I resist the temptation to name the guilty clubs here because my correspondent's acquaintance nobly decided that he didn't want to cause them any embarrassment. But it shows that there is an emotional vacuum in football, and shows, too, that there is no point honouring the large fry if you leave the small fry to rot.

Happily, some sports have more soul than football, and golf, I believe, is one of them. There are doubtless those who believe that the hoop-la surrounding Nicklaus is ridiculous, a contrived distraction from the more important business of who actually wins this Open. Then there are those who believe that the business of who actually wins this Open is itself a meaningless triviality, and can scarcely believe that Nicklaus, a professional golfer from Columbus, Ohio, has just become only the third living person, after the Queen and the Queen Mum when she was still with us, to be depicted on a Scottish banknote.

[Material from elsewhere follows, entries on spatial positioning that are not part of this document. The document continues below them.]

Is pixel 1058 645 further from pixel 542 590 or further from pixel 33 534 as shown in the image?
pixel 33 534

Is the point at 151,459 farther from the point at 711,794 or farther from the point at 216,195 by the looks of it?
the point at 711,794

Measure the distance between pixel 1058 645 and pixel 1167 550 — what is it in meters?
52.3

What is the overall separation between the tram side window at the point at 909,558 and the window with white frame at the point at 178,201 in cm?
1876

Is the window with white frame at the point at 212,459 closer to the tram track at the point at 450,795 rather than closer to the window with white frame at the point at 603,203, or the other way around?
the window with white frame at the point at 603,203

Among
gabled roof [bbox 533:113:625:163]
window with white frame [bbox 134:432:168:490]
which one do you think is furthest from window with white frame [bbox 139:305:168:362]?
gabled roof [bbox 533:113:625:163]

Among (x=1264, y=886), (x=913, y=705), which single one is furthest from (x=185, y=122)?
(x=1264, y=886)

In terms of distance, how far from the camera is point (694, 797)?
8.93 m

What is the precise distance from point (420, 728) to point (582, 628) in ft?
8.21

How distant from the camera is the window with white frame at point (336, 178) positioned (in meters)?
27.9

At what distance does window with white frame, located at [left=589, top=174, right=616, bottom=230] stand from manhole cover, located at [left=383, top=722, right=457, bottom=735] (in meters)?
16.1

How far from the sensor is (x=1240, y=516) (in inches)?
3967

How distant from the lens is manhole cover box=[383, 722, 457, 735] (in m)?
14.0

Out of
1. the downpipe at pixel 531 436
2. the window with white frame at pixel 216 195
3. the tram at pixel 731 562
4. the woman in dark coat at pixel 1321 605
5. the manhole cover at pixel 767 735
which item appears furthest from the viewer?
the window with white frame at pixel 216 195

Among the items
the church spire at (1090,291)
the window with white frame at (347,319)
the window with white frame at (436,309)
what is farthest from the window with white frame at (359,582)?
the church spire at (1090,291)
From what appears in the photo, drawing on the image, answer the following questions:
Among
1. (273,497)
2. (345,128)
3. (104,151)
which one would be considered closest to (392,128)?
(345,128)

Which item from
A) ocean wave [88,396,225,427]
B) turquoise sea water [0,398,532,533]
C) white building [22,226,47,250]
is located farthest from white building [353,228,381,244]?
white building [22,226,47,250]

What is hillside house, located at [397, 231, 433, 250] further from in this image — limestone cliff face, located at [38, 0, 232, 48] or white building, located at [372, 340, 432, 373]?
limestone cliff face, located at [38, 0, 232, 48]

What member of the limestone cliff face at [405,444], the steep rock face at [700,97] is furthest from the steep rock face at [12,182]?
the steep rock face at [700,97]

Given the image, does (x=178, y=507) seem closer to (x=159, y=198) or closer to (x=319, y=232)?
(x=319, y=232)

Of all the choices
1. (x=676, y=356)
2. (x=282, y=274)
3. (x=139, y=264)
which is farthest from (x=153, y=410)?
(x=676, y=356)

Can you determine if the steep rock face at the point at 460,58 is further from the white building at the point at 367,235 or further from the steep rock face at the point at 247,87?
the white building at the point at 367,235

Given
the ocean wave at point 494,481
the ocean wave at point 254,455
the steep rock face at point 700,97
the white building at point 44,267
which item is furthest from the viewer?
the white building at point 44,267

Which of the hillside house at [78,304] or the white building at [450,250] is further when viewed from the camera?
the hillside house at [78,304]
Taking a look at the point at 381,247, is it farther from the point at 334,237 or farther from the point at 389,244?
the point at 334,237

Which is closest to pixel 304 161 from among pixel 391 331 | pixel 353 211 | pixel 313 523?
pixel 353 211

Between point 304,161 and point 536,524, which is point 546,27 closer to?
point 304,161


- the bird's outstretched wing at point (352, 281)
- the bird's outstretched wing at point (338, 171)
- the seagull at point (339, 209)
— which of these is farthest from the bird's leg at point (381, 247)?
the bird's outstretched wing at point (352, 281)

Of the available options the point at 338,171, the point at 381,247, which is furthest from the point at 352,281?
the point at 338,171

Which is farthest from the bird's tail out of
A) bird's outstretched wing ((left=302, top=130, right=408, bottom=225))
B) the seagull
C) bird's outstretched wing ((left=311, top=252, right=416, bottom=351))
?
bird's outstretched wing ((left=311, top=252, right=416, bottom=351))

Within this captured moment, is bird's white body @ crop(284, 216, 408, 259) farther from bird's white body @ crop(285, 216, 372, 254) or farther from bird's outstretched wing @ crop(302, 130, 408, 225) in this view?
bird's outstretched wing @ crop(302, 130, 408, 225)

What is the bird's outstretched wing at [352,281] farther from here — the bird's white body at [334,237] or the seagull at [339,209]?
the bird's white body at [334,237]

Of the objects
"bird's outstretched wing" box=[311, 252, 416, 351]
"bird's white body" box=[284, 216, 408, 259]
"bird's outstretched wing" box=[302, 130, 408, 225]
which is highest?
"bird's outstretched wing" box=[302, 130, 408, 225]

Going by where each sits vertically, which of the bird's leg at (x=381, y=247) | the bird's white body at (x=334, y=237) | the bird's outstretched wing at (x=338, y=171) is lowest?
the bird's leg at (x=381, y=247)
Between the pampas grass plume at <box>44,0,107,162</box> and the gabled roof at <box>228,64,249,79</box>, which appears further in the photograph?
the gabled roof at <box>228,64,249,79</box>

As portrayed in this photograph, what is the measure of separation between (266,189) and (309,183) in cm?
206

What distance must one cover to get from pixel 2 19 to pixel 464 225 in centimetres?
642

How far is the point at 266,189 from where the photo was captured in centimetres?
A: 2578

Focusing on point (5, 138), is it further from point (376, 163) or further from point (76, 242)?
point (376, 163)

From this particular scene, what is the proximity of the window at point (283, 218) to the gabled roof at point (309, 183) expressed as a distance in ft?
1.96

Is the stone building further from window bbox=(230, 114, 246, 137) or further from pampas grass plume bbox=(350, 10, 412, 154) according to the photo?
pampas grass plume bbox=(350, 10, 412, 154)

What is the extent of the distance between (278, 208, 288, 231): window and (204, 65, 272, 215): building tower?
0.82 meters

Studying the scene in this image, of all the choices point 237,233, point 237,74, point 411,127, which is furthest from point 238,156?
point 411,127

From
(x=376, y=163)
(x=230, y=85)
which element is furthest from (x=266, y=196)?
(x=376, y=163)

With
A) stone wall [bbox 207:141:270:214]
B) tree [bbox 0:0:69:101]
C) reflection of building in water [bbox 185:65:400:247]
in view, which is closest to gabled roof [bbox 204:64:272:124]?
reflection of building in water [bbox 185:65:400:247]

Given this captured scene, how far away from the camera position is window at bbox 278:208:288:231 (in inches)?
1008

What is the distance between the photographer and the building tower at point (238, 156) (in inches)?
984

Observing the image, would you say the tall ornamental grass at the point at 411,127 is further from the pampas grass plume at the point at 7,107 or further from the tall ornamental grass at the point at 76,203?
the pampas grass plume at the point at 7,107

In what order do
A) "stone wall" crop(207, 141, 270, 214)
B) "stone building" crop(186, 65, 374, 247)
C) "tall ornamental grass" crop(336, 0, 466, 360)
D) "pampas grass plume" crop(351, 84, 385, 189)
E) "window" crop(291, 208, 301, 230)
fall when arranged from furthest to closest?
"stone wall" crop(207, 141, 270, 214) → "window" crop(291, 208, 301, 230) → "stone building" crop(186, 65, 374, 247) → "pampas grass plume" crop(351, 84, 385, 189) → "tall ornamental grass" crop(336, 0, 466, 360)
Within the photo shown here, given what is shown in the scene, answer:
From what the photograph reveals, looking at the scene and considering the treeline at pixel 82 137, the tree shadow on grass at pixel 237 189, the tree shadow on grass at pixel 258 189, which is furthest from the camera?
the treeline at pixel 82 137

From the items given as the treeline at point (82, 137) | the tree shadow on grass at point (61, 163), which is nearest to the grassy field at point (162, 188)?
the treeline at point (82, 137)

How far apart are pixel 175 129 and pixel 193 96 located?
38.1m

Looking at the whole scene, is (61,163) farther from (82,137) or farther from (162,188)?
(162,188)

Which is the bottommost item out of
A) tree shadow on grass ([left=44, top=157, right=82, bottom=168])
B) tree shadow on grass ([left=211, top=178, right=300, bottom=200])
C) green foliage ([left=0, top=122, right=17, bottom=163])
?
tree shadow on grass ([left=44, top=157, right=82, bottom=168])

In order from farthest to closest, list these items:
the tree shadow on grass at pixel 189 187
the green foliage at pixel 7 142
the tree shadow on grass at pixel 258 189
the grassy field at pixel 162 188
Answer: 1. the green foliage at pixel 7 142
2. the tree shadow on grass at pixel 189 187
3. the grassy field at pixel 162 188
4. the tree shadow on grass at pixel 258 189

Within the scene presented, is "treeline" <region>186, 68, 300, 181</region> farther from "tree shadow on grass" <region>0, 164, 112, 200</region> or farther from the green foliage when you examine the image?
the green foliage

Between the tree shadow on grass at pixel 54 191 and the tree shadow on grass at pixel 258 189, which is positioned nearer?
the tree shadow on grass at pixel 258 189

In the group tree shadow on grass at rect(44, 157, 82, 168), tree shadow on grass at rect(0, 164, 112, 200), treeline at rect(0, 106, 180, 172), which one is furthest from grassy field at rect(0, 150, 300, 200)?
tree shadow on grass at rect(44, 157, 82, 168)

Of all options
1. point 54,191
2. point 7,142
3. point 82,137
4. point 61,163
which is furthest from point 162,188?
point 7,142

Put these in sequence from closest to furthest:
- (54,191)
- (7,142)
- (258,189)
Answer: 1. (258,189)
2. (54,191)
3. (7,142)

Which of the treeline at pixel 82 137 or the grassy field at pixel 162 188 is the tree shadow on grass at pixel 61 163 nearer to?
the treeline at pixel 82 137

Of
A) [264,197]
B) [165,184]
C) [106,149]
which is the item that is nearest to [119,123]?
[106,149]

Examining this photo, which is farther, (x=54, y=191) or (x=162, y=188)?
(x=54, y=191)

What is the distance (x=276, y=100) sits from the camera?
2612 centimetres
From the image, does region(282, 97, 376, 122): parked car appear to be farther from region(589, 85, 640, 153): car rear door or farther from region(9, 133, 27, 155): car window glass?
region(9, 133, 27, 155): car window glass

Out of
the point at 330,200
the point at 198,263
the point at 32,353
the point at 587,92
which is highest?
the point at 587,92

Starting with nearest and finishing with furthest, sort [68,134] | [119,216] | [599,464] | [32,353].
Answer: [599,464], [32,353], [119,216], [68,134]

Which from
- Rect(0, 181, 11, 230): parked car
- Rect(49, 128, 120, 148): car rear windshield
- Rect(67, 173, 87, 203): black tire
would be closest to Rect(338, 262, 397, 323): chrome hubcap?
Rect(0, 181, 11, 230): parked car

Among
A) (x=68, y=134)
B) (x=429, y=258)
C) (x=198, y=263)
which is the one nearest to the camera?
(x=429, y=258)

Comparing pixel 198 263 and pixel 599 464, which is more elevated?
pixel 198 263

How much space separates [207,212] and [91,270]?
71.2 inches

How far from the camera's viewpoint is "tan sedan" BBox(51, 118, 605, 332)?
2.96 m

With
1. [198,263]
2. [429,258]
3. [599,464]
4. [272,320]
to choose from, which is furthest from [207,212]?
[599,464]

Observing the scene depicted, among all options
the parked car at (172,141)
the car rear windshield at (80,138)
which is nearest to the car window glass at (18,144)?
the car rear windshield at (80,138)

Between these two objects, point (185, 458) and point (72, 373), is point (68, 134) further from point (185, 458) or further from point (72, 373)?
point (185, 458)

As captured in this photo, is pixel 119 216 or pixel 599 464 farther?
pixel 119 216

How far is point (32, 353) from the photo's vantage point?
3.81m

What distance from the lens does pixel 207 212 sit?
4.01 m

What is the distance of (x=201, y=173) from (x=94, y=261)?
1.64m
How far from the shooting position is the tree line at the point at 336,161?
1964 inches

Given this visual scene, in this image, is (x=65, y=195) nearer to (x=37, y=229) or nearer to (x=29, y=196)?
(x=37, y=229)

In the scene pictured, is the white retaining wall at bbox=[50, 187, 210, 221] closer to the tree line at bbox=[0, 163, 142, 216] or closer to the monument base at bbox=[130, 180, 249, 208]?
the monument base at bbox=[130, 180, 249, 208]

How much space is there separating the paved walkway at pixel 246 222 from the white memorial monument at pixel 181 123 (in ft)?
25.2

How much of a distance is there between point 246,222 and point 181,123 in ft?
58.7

I take a different view of the handsome new fiver issued by the Royal Bank of Scotland, that it is the royals who should be honoured to be in such distinguished company, not Jack Nicklaus. But I'm glad he is being forcibly retired from the Open. One only has to think of the boxer Mike Tyson to realise that nothing in sport, or for that matter in life, is so undignified as not knowing when to stop. Nor, conversely, is there anything more dignified than stopping with dignity, especially when you'd quite like to carry on.